* THE REQUEST:
Express the part of the listing that opens with the line containing "How far is (x=834, y=255)" and closes with the line containing "876 millimetres", both lines included, as a JSON list of strings with one string per line and blank lines left out.

* DATA FOR THE TASK:
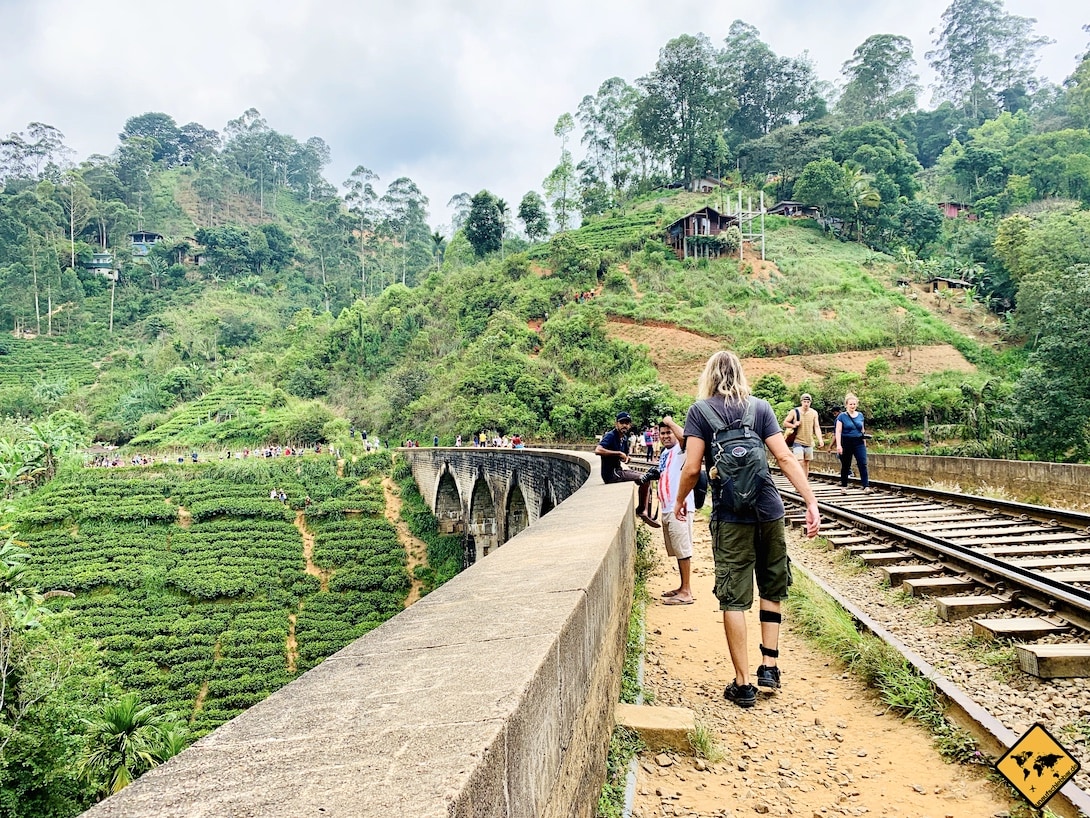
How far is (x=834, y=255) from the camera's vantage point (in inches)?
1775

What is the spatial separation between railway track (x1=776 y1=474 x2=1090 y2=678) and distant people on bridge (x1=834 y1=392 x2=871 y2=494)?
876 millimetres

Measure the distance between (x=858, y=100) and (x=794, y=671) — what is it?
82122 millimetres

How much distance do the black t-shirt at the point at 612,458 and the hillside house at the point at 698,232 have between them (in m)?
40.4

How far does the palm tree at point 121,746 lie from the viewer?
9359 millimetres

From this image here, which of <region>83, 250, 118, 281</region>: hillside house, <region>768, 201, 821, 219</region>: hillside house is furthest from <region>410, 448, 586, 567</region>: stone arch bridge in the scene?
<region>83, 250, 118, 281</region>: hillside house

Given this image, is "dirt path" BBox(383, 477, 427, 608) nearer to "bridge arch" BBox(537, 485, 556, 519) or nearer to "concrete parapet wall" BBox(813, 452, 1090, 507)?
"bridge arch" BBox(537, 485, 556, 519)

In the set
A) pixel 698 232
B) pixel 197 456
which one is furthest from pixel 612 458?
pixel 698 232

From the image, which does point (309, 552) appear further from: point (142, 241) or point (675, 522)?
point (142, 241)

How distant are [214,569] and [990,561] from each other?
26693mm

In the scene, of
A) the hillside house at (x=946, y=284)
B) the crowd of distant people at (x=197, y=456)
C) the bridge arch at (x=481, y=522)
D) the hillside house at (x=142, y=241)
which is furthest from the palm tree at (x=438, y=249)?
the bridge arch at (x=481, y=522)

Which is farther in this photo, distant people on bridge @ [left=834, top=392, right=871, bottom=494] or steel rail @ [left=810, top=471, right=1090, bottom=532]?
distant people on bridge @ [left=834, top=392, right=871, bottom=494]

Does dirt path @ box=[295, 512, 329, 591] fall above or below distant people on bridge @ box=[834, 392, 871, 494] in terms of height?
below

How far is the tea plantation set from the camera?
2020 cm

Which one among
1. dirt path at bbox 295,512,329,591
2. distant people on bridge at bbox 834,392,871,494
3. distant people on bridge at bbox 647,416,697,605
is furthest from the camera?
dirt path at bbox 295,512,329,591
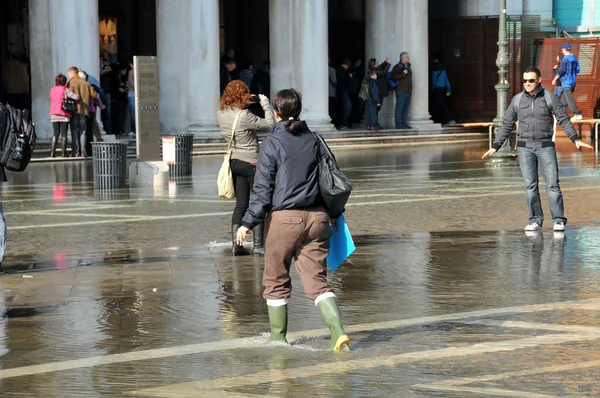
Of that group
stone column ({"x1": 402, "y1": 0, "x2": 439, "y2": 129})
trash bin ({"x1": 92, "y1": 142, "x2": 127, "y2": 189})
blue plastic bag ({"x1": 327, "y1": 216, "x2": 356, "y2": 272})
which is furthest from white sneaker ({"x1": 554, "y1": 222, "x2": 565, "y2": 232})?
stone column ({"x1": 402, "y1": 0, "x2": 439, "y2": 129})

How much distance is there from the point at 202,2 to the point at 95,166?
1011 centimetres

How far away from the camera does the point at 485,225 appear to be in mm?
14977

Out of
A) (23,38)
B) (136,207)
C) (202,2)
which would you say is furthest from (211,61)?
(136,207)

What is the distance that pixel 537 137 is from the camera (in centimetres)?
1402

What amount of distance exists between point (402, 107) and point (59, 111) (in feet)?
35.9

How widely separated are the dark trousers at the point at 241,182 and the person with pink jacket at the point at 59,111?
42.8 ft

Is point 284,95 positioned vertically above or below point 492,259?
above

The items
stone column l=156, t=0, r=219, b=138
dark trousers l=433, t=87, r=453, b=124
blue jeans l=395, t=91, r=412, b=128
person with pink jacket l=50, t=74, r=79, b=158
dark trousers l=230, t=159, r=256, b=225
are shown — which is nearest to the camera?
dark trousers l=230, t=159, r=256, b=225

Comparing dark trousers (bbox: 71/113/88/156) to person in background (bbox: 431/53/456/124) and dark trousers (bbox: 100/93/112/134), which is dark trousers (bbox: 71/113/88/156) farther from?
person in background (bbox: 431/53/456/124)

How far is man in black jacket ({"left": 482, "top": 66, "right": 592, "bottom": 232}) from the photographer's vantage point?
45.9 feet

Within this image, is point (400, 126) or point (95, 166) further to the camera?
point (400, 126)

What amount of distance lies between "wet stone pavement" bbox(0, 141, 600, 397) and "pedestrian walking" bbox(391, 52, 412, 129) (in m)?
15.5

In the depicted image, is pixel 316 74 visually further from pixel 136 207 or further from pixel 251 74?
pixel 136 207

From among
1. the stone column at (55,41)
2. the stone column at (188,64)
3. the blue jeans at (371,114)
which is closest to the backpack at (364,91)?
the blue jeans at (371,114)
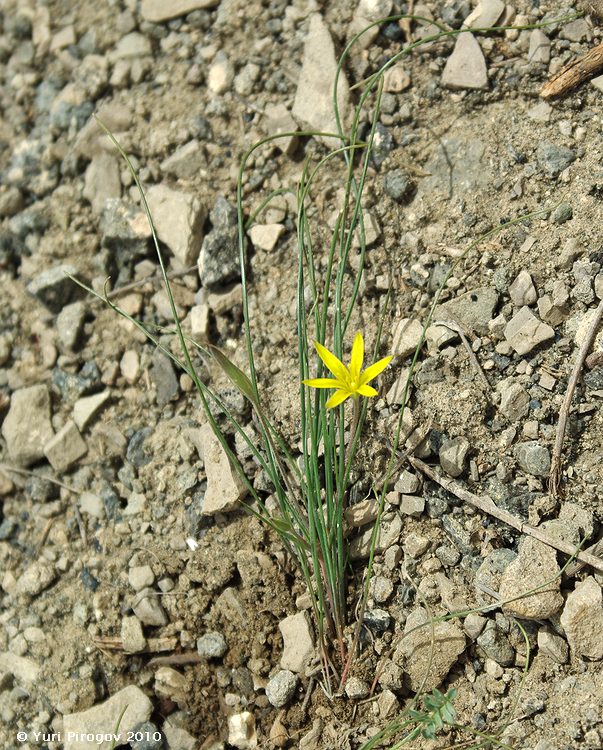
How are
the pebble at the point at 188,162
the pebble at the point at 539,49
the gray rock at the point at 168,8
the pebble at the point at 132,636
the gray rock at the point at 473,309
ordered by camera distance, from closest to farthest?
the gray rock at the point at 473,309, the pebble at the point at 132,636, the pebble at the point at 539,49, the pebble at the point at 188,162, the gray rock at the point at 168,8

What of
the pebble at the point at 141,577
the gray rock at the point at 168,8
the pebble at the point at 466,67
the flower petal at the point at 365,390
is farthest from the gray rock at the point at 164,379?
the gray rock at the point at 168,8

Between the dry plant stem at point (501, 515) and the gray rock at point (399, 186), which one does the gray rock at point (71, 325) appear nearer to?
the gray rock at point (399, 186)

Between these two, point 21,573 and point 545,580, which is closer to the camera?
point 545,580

--

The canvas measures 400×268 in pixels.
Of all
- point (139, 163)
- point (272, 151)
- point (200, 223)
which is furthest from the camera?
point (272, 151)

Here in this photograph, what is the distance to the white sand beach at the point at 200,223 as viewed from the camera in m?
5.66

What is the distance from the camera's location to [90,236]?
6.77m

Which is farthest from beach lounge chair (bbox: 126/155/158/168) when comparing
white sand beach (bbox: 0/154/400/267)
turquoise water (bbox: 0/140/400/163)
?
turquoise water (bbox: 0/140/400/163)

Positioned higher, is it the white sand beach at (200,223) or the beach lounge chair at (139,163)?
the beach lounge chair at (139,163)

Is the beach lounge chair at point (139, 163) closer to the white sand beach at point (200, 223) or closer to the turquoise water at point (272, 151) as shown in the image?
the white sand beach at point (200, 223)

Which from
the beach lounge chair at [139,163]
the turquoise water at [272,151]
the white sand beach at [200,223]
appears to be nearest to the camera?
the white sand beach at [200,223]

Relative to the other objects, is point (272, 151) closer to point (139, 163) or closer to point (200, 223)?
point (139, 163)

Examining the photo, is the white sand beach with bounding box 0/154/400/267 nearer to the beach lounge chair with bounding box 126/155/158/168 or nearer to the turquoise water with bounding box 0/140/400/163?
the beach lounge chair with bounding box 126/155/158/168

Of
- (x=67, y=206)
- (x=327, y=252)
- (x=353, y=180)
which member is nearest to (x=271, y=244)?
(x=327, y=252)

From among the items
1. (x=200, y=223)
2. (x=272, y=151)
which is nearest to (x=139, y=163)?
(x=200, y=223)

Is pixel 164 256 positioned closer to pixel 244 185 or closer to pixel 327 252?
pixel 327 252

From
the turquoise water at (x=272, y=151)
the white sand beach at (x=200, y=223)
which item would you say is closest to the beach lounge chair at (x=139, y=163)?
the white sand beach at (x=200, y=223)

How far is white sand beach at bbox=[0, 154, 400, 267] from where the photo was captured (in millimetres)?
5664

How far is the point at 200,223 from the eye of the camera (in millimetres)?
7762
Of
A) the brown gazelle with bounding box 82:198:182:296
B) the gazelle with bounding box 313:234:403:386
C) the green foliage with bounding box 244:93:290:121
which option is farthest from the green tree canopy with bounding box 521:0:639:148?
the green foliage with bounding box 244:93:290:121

--

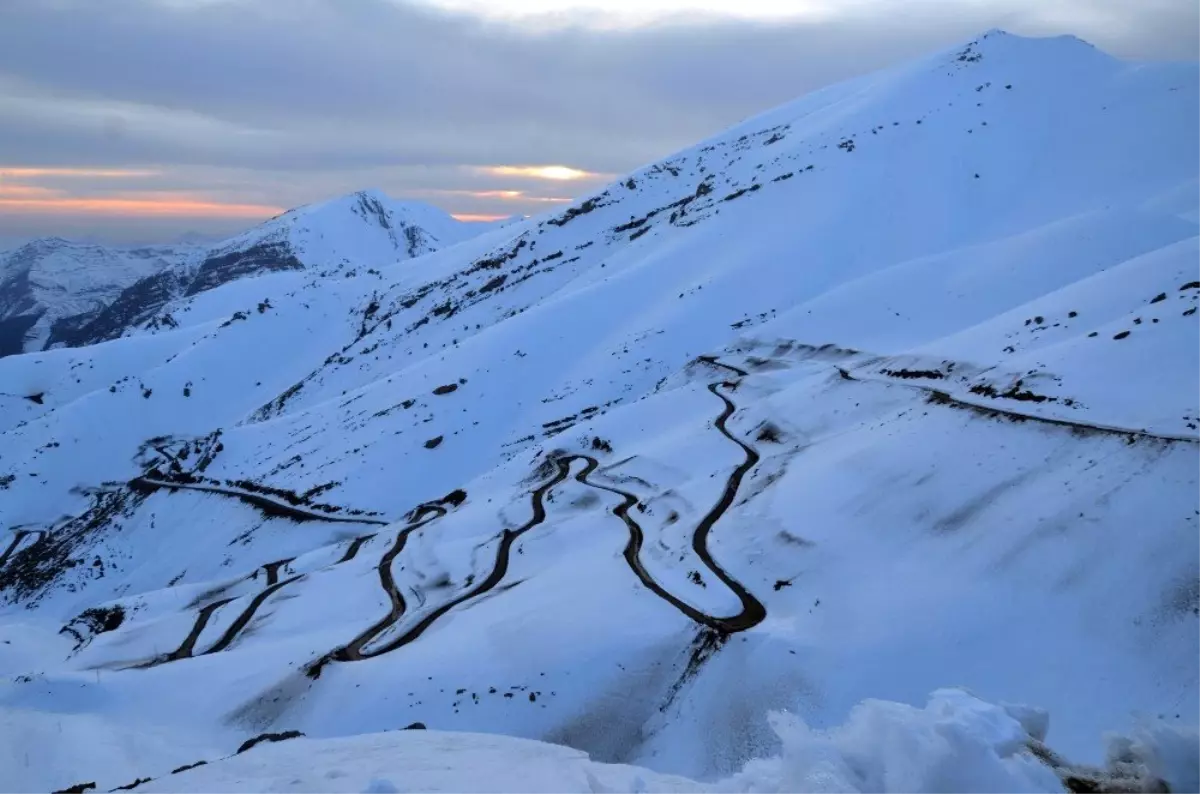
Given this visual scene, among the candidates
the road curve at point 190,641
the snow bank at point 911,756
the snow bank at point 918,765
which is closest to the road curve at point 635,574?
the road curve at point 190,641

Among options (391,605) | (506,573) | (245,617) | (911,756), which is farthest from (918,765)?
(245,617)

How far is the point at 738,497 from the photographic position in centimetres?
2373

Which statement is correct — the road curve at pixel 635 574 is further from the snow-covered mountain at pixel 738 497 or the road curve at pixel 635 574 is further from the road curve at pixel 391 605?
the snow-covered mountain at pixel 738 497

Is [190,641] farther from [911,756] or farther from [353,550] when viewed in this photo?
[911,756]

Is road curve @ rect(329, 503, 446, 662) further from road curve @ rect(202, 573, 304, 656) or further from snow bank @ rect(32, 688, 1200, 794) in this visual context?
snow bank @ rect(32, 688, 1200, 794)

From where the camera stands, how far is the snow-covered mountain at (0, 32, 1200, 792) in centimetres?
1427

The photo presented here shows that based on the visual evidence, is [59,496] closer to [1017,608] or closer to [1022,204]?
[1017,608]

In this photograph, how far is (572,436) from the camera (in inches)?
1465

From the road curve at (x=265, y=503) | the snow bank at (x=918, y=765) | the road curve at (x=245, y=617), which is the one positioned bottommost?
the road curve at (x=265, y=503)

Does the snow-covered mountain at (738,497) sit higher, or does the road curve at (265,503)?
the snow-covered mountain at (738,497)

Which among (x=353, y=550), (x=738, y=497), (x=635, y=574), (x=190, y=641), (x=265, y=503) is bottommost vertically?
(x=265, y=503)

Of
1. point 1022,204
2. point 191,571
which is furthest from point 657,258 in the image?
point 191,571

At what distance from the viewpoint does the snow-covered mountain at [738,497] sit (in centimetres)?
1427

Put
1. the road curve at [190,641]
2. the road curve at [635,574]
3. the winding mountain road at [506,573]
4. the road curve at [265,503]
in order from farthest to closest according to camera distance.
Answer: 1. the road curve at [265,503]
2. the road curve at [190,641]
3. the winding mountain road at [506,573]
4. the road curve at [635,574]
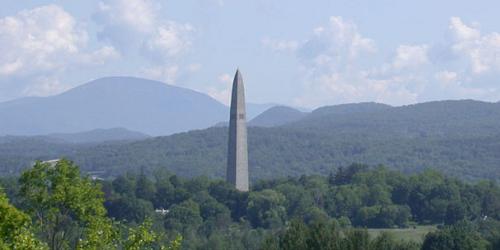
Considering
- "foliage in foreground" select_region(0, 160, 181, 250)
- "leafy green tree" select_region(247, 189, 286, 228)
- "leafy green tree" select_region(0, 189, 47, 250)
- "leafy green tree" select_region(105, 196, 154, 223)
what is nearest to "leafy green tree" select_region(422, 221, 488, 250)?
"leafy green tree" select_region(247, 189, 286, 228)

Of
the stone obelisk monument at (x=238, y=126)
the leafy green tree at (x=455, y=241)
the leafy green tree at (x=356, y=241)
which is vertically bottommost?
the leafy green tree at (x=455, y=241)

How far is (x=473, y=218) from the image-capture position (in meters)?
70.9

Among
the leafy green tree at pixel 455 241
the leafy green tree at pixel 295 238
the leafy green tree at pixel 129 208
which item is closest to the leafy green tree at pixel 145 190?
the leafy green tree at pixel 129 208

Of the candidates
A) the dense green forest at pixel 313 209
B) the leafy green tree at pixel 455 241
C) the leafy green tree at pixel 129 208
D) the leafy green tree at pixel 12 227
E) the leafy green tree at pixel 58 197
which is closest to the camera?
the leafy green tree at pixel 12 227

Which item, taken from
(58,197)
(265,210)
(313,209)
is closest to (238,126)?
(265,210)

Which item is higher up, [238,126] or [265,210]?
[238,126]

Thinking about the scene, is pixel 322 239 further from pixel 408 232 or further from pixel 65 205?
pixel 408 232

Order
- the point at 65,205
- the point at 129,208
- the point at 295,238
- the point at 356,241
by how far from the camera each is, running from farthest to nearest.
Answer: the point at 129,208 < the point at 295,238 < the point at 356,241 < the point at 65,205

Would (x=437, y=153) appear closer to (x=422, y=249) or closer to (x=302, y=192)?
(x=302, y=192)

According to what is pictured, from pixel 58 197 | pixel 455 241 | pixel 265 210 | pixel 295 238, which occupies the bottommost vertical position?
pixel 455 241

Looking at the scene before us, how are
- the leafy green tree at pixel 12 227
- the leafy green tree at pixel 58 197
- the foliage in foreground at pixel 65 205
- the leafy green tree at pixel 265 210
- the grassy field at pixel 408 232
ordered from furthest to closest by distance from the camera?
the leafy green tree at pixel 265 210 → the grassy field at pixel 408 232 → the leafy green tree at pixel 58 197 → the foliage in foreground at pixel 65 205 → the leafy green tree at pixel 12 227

* RESPONSE BELOW:
[
  "How far is (x=834, y=255) from the camera's vantage point (in inches)?",
  "1775",
  "What is the spatial separation between railway track (x1=776 y1=474 x2=1090 y2=678) and distant people on bridge (x1=834 y1=392 x2=871 y2=494)?",
  "876 millimetres"
]